Vor allem größere Unternehmen setzen auf die additive Fertigung, heißt es. Während nur sechs Prozent der Unternehmen mit zehn bis 49 Beschäftigten diese Technologie verwendeten, war der Anteil bei Unternehmen ab 250 Beschäftigten mit knapp einem Viertel (23 Prozent) bereits deutlich größer (2018: vier Prozent beziehungsweise 18 Prozent). Berücksichtigt wurden firmeneigene 3D-Drucker ebenso wie die Inanspruchnahme von Druckleistungen anderer Anbieter.

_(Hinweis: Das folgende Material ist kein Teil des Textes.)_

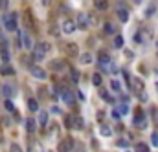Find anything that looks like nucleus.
<instances>
[{"label": "nucleus", "mask_w": 158, "mask_h": 152, "mask_svg": "<svg viewBox=\"0 0 158 152\" xmlns=\"http://www.w3.org/2000/svg\"><path fill=\"white\" fill-rule=\"evenodd\" d=\"M77 97H79V101H86V99H85V94H83V92H77Z\"/></svg>", "instance_id": "44"}, {"label": "nucleus", "mask_w": 158, "mask_h": 152, "mask_svg": "<svg viewBox=\"0 0 158 152\" xmlns=\"http://www.w3.org/2000/svg\"><path fill=\"white\" fill-rule=\"evenodd\" d=\"M92 82H94L96 86H101V84H103V77H101V73H99V72L92 75Z\"/></svg>", "instance_id": "28"}, {"label": "nucleus", "mask_w": 158, "mask_h": 152, "mask_svg": "<svg viewBox=\"0 0 158 152\" xmlns=\"http://www.w3.org/2000/svg\"><path fill=\"white\" fill-rule=\"evenodd\" d=\"M120 84H121V82H120L118 79H112V81H110V88L114 90V92H120V90H121V86H120Z\"/></svg>", "instance_id": "29"}, {"label": "nucleus", "mask_w": 158, "mask_h": 152, "mask_svg": "<svg viewBox=\"0 0 158 152\" xmlns=\"http://www.w3.org/2000/svg\"><path fill=\"white\" fill-rule=\"evenodd\" d=\"M99 95L103 97V101H105V103H114V97H112V95H110L105 88H101V90H99Z\"/></svg>", "instance_id": "21"}, {"label": "nucleus", "mask_w": 158, "mask_h": 152, "mask_svg": "<svg viewBox=\"0 0 158 152\" xmlns=\"http://www.w3.org/2000/svg\"><path fill=\"white\" fill-rule=\"evenodd\" d=\"M96 11H107L108 9V0H94Z\"/></svg>", "instance_id": "16"}, {"label": "nucleus", "mask_w": 158, "mask_h": 152, "mask_svg": "<svg viewBox=\"0 0 158 152\" xmlns=\"http://www.w3.org/2000/svg\"><path fill=\"white\" fill-rule=\"evenodd\" d=\"M129 90H131L132 94H136V95L143 94V81L138 79V77H132V79H131V86H129Z\"/></svg>", "instance_id": "3"}, {"label": "nucleus", "mask_w": 158, "mask_h": 152, "mask_svg": "<svg viewBox=\"0 0 158 152\" xmlns=\"http://www.w3.org/2000/svg\"><path fill=\"white\" fill-rule=\"evenodd\" d=\"M0 57H2L4 62L9 60V51H8V46H6V44H2V50H0Z\"/></svg>", "instance_id": "27"}, {"label": "nucleus", "mask_w": 158, "mask_h": 152, "mask_svg": "<svg viewBox=\"0 0 158 152\" xmlns=\"http://www.w3.org/2000/svg\"><path fill=\"white\" fill-rule=\"evenodd\" d=\"M50 51V44L48 42H37V44L33 46V59L35 60H42L44 57L48 55Z\"/></svg>", "instance_id": "1"}, {"label": "nucleus", "mask_w": 158, "mask_h": 152, "mask_svg": "<svg viewBox=\"0 0 158 152\" xmlns=\"http://www.w3.org/2000/svg\"><path fill=\"white\" fill-rule=\"evenodd\" d=\"M8 4H9V0H0V9L6 11L8 9Z\"/></svg>", "instance_id": "37"}, {"label": "nucleus", "mask_w": 158, "mask_h": 152, "mask_svg": "<svg viewBox=\"0 0 158 152\" xmlns=\"http://www.w3.org/2000/svg\"><path fill=\"white\" fill-rule=\"evenodd\" d=\"M20 39H22V42H20V46H24V48H33V40H31V37L26 33V31H22L20 33Z\"/></svg>", "instance_id": "12"}, {"label": "nucleus", "mask_w": 158, "mask_h": 152, "mask_svg": "<svg viewBox=\"0 0 158 152\" xmlns=\"http://www.w3.org/2000/svg\"><path fill=\"white\" fill-rule=\"evenodd\" d=\"M105 119V112L101 110V112H98V121H103Z\"/></svg>", "instance_id": "41"}, {"label": "nucleus", "mask_w": 158, "mask_h": 152, "mask_svg": "<svg viewBox=\"0 0 158 152\" xmlns=\"http://www.w3.org/2000/svg\"><path fill=\"white\" fill-rule=\"evenodd\" d=\"M50 70H53V72H64V70H70V66H68V62H66V60L55 59V60L50 62Z\"/></svg>", "instance_id": "5"}, {"label": "nucleus", "mask_w": 158, "mask_h": 152, "mask_svg": "<svg viewBox=\"0 0 158 152\" xmlns=\"http://www.w3.org/2000/svg\"><path fill=\"white\" fill-rule=\"evenodd\" d=\"M92 60H94V57L90 55L88 51H86V53H81V55H79V62H81V64H90Z\"/></svg>", "instance_id": "18"}, {"label": "nucleus", "mask_w": 158, "mask_h": 152, "mask_svg": "<svg viewBox=\"0 0 158 152\" xmlns=\"http://www.w3.org/2000/svg\"><path fill=\"white\" fill-rule=\"evenodd\" d=\"M134 42H138V44H142V42H143V31H138L136 35H134Z\"/></svg>", "instance_id": "33"}, {"label": "nucleus", "mask_w": 158, "mask_h": 152, "mask_svg": "<svg viewBox=\"0 0 158 152\" xmlns=\"http://www.w3.org/2000/svg\"><path fill=\"white\" fill-rule=\"evenodd\" d=\"M4 28L8 31H17L18 24H17V13H8L4 17Z\"/></svg>", "instance_id": "2"}, {"label": "nucleus", "mask_w": 158, "mask_h": 152, "mask_svg": "<svg viewBox=\"0 0 158 152\" xmlns=\"http://www.w3.org/2000/svg\"><path fill=\"white\" fill-rule=\"evenodd\" d=\"M61 99H63L66 104H72V103H74V94H72L68 88H61Z\"/></svg>", "instance_id": "11"}, {"label": "nucleus", "mask_w": 158, "mask_h": 152, "mask_svg": "<svg viewBox=\"0 0 158 152\" xmlns=\"http://www.w3.org/2000/svg\"><path fill=\"white\" fill-rule=\"evenodd\" d=\"M132 2H134V4H142V0H132Z\"/></svg>", "instance_id": "46"}, {"label": "nucleus", "mask_w": 158, "mask_h": 152, "mask_svg": "<svg viewBox=\"0 0 158 152\" xmlns=\"http://www.w3.org/2000/svg\"><path fill=\"white\" fill-rule=\"evenodd\" d=\"M30 73H31L35 79H39V81H44V79L48 77V73L44 72L40 66H30Z\"/></svg>", "instance_id": "8"}, {"label": "nucleus", "mask_w": 158, "mask_h": 152, "mask_svg": "<svg viewBox=\"0 0 158 152\" xmlns=\"http://www.w3.org/2000/svg\"><path fill=\"white\" fill-rule=\"evenodd\" d=\"M99 134H101L103 138H110V136H112V130H110V126H108V125H101Z\"/></svg>", "instance_id": "22"}, {"label": "nucleus", "mask_w": 158, "mask_h": 152, "mask_svg": "<svg viewBox=\"0 0 158 152\" xmlns=\"http://www.w3.org/2000/svg\"><path fill=\"white\" fill-rule=\"evenodd\" d=\"M11 152H22V148H20L17 143H13V145H11Z\"/></svg>", "instance_id": "38"}, {"label": "nucleus", "mask_w": 158, "mask_h": 152, "mask_svg": "<svg viewBox=\"0 0 158 152\" xmlns=\"http://www.w3.org/2000/svg\"><path fill=\"white\" fill-rule=\"evenodd\" d=\"M63 50L68 57H79V48H77V44H74V42H66V44L63 46Z\"/></svg>", "instance_id": "6"}, {"label": "nucleus", "mask_w": 158, "mask_h": 152, "mask_svg": "<svg viewBox=\"0 0 158 152\" xmlns=\"http://www.w3.org/2000/svg\"><path fill=\"white\" fill-rule=\"evenodd\" d=\"M114 48H118V50L123 48V37L121 35H116L114 37Z\"/></svg>", "instance_id": "31"}, {"label": "nucleus", "mask_w": 158, "mask_h": 152, "mask_svg": "<svg viewBox=\"0 0 158 152\" xmlns=\"http://www.w3.org/2000/svg\"><path fill=\"white\" fill-rule=\"evenodd\" d=\"M72 128L74 130H83L85 128V121H83L81 116H74L72 117Z\"/></svg>", "instance_id": "14"}, {"label": "nucleus", "mask_w": 158, "mask_h": 152, "mask_svg": "<svg viewBox=\"0 0 158 152\" xmlns=\"http://www.w3.org/2000/svg\"><path fill=\"white\" fill-rule=\"evenodd\" d=\"M116 15H118V18L121 20V22H127V20H129V11H127L123 6H120V8L116 9Z\"/></svg>", "instance_id": "15"}, {"label": "nucleus", "mask_w": 158, "mask_h": 152, "mask_svg": "<svg viewBox=\"0 0 158 152\" xmlns=\"http://www.w3.org/2000/svg\"><path fill=\"white\" fill-rule=\"evenodd\" d=\"M52 112H53V114H61V110H59L57 106H53V108H52Z\"/></svg>", "instance_id": "45"}, {"label": "nucleus", "mask_w": 158, "mask_h": 152, "mask_svg": "<svg viewBox=\"0 0 158 152\" xmlns=\"http://www.w3.org/2000/svg\"><path fill=\"white\" fill-rule=\"evenodd\" d=\"M15 92H17V90H15L13 84H4V86H2V95H4L6 99H11V97L15 95Z\"/></svg>", "instance_id": "13"}, {"label": "nucleus", "mask_w": 158, "mask_h": 152, "mask_svg": "<svg viewBox=\"0 0 158 152\" xmlns=\"http://www.w3.org/2000/svg\"><path fill=\"white\" fill-rule=\"evenodd\" d=\"M112 117H114V119H116V121H118V119H120V112H118V110H116V108H114V112H112Z\"/></svg>", "instance_id": "42"}, {"label": "nucleus", "mask_w": 158, "mask_h": 152, "mask_svg": "<svg viewBox=\"0 0 158 152\" xmlns=\"http://www.w3.org/2000/svg\"><path fill=\"white\" fill-rule=\"evenodd\" d=\"M4 106H6V110H9V112H13V114H15V106H13V103H11L9 99H6V101H4Z\"/></svg>", "instance_id": "32"}, {"label": "nucleus", "mask_w": 158, "mask_h": 152, "mask_svg": "<svg viewBox=\"0 0 158 152\" xmlns=\"http://www.w3.org/2000/svg\"><path fill=\"white\" fill-rule=\"evenodd\" d=\"M156 92H158V82H156Z\"/></svg>", "instance_id": "47"}, {"label": "nucleus", "mask_w": 158, "mask_h": 152, "mask_svg": "<svg viewBox=\"0 0 158 152\" xmlns=\"http://www.w3.org/2000/svg\"><path fill=\"white\" fill-rule=\"evenodd\" d=\"M76 26H77L79 29H83V31H86V29L90 28V22H88L86 13H77V17H76Z\"/></svg>", "instance_id": "4"}, {"label": "nucleus", "mask_w": 158, "mask_h": 152, "mask_svg": "<svg viewBox=\"0 0 158 152\" xmlns=\"http://www.w3.org/2000/svg\"><path fill=\"white\" fill-rule=\"evenodd\" d=\"M116 145H118L120 148H127V147H129V141H127V139H118Z\"/></svg>", "instance_id": "35"}, {"label": "nucleus", "mask_w": 158, "mask_h": 152, "mask_svg": "<svg viewBox=\"0 0 158 152\" xmlns=\"http://www.w3.org/2000/svg\"><path fill=\"white\" fill-rule=\"evenodd\" d=\"M138 97H140V101H142V103H145V101H147V94H140Z\"/></svg>", "instance_id": "43"}, {"label": "nucleus", "mask_w": 158, "mask_h": 152, "mask_svg": "<svg viewBox=\"0 0 158 152\" xmlns=\"http://www.w3.org/2000/svg\"><path fill=\"white\" fill-rule=\"evenodd\" d=\"M70 77H72V81H74V84H77V82H79V77H81V75H79V72H77V70H74V68H70Z\"/></svg>", "instance_id": "30"}, {"label": "nucleus", "mask_w": 158, "mask_h": 152, "mask_svg": "<svg viewBox=\"0 0 158 152\" xmlns=\"http://www.w3.org/2000/svg\"><path fill=\"white\" fill-rule=\"evenodd\" d=\"M134 152H151V148H149V145H145V143H136Z\"/></svg>", "instance_id": "25"}, {"label": "nucleus", "mask_w": 158, "mask_h": 152, "mask_svg": "<svg viewBox=\"0 0 158 152\" xmlns=\"http://www.w3.org/2000/svg\"><path fill=\"white\" fill-rule=\"evenodd\" d=\"M28 108H30V112H39V103H37V99L30 97V99H28Z\"/></svg>", "instance_id": "19"}, {"label": "nucleus", "mask_w": 158, "mask_h": 152, "mask_svg": "<svg viewBox=\"0 0 158 152\" xmlns=\"http://www.w3.org/2000/svg\"><path fill=\"white\" fill-rule=\"evenodd\" d=\"M72 117H74V116H68V117H66V126H68V128H72Z\"/></svg>", "instance_id": "39"}, {"label": "nucleus", "mask_w": 158, "mask_h": 152, "mask_svg": "<svg viewBox=\"0 0 158 152\" xmlns=\"http://www.w3.org/2000/svg\"><path fill=\"white\" fill-rule=\"evenodd\" d=\"M0 73L2 75H15V70H13V66H9V64H4V66L0 68Z\"/></svg>", "instance_id": "23"}, {"label": "nucleus", "mask_w": 158, "mask_h": 152, "mask_svg": "<svg viewBox=\"0 0 158 152\" xmlns=\"http://www.w3.org/2000/svg\"><path fill=\"white\" fill-rule=\"evenodd\" d=\"M103 31H105L107 35H112V33L116 31V28H114V24H112V22H105V26H103Z\"/></svg>", "instance_id": "26"}, {"label": "nucleus", "mask_w": 158, "mask_h": 152, "mask_svg": "<svg viewBox=\"0 0 158 152\" xmlns=\"http://www.w3.org/2000/svg\"><path fill=\"white\" fill-rule=\"evenodd\" d=\"M39 125H40L42 128L48 125V112H40V114H39Z\"/></svg>", "instance_id": "24"}, {"label": "nucleus", "mask_w": 158, "mask_h": 152, "mask_svg": "<svg viewBox=\"0 0 158 152\" xmlns=\"http://www.w3.org/2000/svg\"><path fill=\"white\" fill-rule=\"evenodd\" d=\"M125 57H127V59H132V57H134V53H132L131 50H125Z\"/></svg>", "instance_id": "40"}, {"label": "nucleus", "mask_w": 158, "mask_h": 152, "mask_svg": "<svg viewBox=\"0 0 158 152\" xmlns=\"http://www.w3.org/2000/svg\"><path fill=\"white\" fill-rule=\"evenodd\" d=\"M86 17H88V22H90V26H98V24H99V18H98V13H96V11H92V13H86Z\"/></svg>", "instance_id": "17"}, {"label": "nucleus", "mask_w": 158, "mask_h": 152, "mask_svg": "<svg viewBox=\"0 0 158 152\" xmlns=\"http://www.w3.org/2000/svg\"><path fill=\"white\" fill-rule=\"evenodd\" d=\"M76 29H77V26H76V20H70V18H66L64 22H63V31H64L66 35L74 33Z\"/></svg>", "instance_id": "9"}, {"label": "nucleus", "mask_w": 158, "mask_h": 152, "mask_svg": "<svg viewBox=\"0 0 158 152\" xmlns=\"http://www.w3.org/2000/svg\"><path fill=\"white\" fill-rule=\"evenodd\" d=\"M35 126H37L35 119H33V117H28V119H26V130L31 134V132H35Z\"/></svg>", "instance_id": "20"}, {"label": "nucleus", "mask_w": 158, "mask_h": 152, "mask_svg": "<svg viewBox=\"0 0 158 152\" xmlns=\"http://www.w3.org/2000/svg\"><path fill=\"white\" fill-rule=\"evenodd\" d=\"M134 126H138V128H145L147 126V119H145V114L142 110H136V116H134Z\"/></svg>", "instance_id": "7"}, {"label": "nucleus", "mask_w": 158, "mask_h": 152, "mask_svg": "<svg viewBox=\"0 0 158 152\" xmlns=\"http://www.w3.org/2000/svg\"><path fill=\"white\" fill-rule=\"evenodd\" d=\"M154 9H156V6H154V4H151V6L147 8V13H145V17H153V15H154Z\"/></svg>", "instance_id": "34"}, {"label": "nucleus", "mask_w": 158, "mask_h": 152, "mask_svg": "<svg viewBox=\"0 0 158 152\" xmlns=\"http://www.w3.org/2000/svg\"><path fill=\"white\" fill-rule=\"evenodd\" d=\"M72 147H74V141L72 139H64V141H61L57 145V152H70Z\"/></svg>", "instance_id": "10"}, {"label": "nucleus", "mask_w": 158, "mask_h": 152, "mask_svg": "<svg viewBox=\"0 0 158 152\" xmlns=\"http://www.w3.org/2000/svg\"><path fill=\"white\" fill-rule=\"evenodd\" d=\"M151 143H153L154 147H158V132H153V136H151Z\"/></svg>", "instance_id": "36"}]
</instances>
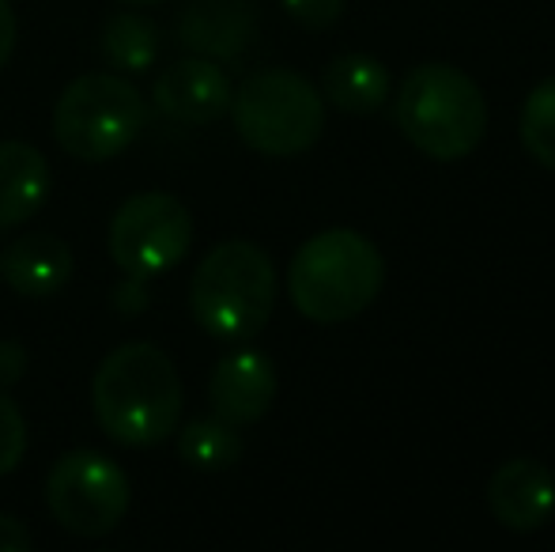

Am weitesten ist der 3D-Druck laut Statistischem Bundesamt für Prototypen oder Modelle zur internen Verwendung (60 Prozent) verbreitet. Waren zum Verkauf werden dagegen nur von 19 Prozent der Unternehmen produziert. Spitzenreiter in der Nutzung von 3D-Druck sind die Unternehmen im Verarbeitenden Gewerbe, von denen gut jedes zehnte (11 Prozent) diese Technologie einsetzte.

Die Ergebnisse stammen aus der jährlichen Erhebung zur Nutzung von Informations- und Kommunikationstechnologien (IKT) in Unternehmen. Darunter werden hier die kleinsten rechtlich selbstständigen, wirtschaftlich tätigen Einheiten verstanden.